So while a service like Netflix lets you drill down into genres (e.g. Romantic Comedy, Action Comedy, Family Comedy, TV Comedy, etc.), Roku instead is organizing search results by whether the content is free, subscription, on-demand or 4K.
That’s not really an issue — in fact, it can be useful — but it’s worth noting that the second row from the top is “free.” Not surprisingly, this points users to the free, ad-supported content from The Roku Channel alongside other free sources.
That’s similar to how a search for “free” works on Roku today, but Roku OS 9.1 is giving free content more visibility by giving it a prominent spot in the now more visual, genre-based searches, too.
With Voice Search, however, The Roku Channel gets its biggest push yet.
With Roku OS 9.1, when you search for movies and TV shows using your voice, content available on The Roku Channel that matches those results will automatically begin playing in some scenarios. That includes The Roku Channel’s ad-supported fare as well as content from any of the premium subscriptions you have through The Roku Channel.
“Playback will occur when the movie or show is available only in The Roku Channel, or when a customer specifically indicates the channel name in their voice command,” writes Roku, in a blog post.
The company even acknowledges that this product change introduces a bit of favoritism into its previously unbiased search platform.
“If playback from a voice command is not available for a specific movie or show, you’ll continue to see unbiased search results ordered by price, so you can choose the best viewing option,” the company says, detailing how voice search works when The Roku Channel can’t be favored.
It’s not exactly a huge disservice to customers to start playing a title from the only available source for their request. But it is a way to juice views of The Roku Channel content instead of allowing users to choose to rent or buy the title elsewhere.
Today, voice search kicks users over to a search results list where users see all the options for streaming a title, which includes The Roku Channel, when available, as well as places where the movie or show can be purchased or rented. Those who don’t like ads often choose to buy or rent, rather than stream a free, ad-supported version. The 9.1 update makes this choice more difficult because titles autoplay.
Roku says other channels will gain automatic playback in the weeks ahead, which will work best when a customer says the full title and the channel name in the voice command.
Along with autoplaying some voice search results, Roku is adding voice commands: “replay” to go back a few seconds; “turn closed captions on/off; and “turn display off” for Roku TVs that offer the Fast TV Start feature.

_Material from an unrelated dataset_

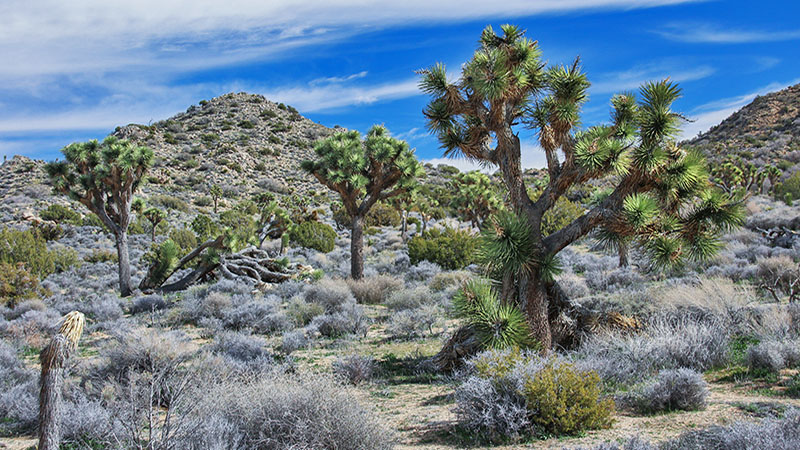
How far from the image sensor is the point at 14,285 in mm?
13898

Roku TV models will also receive the Automatic Volume Leveling feature that arrived to Roku players in Roku OS 9.
Another Roku OS 9.1 feature will advertise more Roku products to users through a My Offers link that appears in the left navigation menu of the Roku home screen.
Here, users can check to see if they’re eligible for special discounts on Roku products, accessories or — yep, even content subscriptions. The link appears when those personalized discounts are available, and users can make a purchase directly from the ad itself using their remote.
Roku OS 9.1 is rolling out as a software update to select Roku streaming players today (a full list is in the release notes), and will reach all supported players in the coming weeks. Roku TV models are expected to receive the update in early summer.